Ce facteur permettait de fournir un indicateur sur l’indice démographique d’un pays vaste et sous-peuplé il y a deux décennies mais qui a vu sa population augmenter sans que les chiffres précis viennent confirmer cette tendance. Les seules données qui servent de base à l’évaluation démocratique sont fournies par le RANVEC et le RAVEL. Sachant les conditions peu fiables dans lesquelles ces opérations sont effectuées, il serait difficile d’obtenir des résultats objectifs. Mais le problème n’est pas tant de recenser les populations que de publier les résultats correctement à un temps “T” opportun. A ce niveau, des contradictions à caractère politique entourent un mystère sur les chiffres démographiques en particulier sur la densité des villes , la structure sociale et ethnique du pays, l’adoption des patronymes, le nombre de décès, les différentes couches d’âge, le genre etc.… il ya surtout maintenant un autre problème qui concerne les mauritaniens vivant à l’étranger qu’il faut pouvoir répertorier méthodiquement quantitativement et « apolitiquement ».

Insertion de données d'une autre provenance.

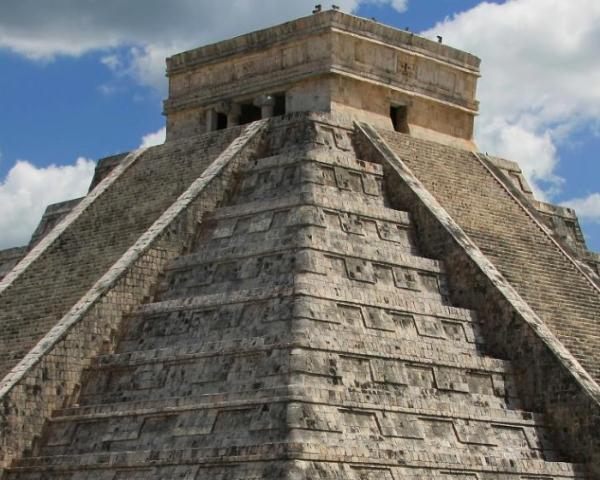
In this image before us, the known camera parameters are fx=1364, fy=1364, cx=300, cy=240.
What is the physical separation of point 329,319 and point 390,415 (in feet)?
4.85

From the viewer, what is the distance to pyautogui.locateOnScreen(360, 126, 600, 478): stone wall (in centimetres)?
1739

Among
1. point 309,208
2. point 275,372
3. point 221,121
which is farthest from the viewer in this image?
point 221,121

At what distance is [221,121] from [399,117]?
322 centimetres

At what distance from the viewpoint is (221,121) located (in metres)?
24.6

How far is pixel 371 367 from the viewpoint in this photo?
16766mm

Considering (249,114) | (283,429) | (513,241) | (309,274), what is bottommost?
(283,429)

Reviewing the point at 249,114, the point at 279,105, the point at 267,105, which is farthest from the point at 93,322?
Answer: the point at 249,114

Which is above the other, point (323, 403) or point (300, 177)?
point (300, 177)

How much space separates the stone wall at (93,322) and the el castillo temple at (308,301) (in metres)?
0.03

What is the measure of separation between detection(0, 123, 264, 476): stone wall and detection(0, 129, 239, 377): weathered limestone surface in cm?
66

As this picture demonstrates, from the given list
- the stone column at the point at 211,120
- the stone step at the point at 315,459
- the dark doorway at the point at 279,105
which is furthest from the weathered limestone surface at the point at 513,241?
the stone column at the point at 211,120

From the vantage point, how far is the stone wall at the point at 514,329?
17.4 meters

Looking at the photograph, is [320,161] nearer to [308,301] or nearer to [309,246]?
[309,246]

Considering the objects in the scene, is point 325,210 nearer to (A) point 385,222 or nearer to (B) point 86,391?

Si les autorités d’un pays décident d’injecter des moyens pour faire le décompte de ses habitants et des ses citoyens il faut se débarrasser de tout ce qui est étranger à une telle initiative plus technique que politique. Au moment où le pays vit une situation sociale et politique peu sereine, il faut clarifier les règles du jeu pour circonscrire les contours de cette opération d’envergure nationale.
Aujourd’hui les maladresses doivent être évitées eu égard à la modernisation des outils techniques et le niveau des compétences. Enrôler, recenser doivent servir à quelque chose : rétablir l’ordre et garantir l’équité à tous les citoyens du pays tout en sécurisant la résidence des expatriés y séjournant.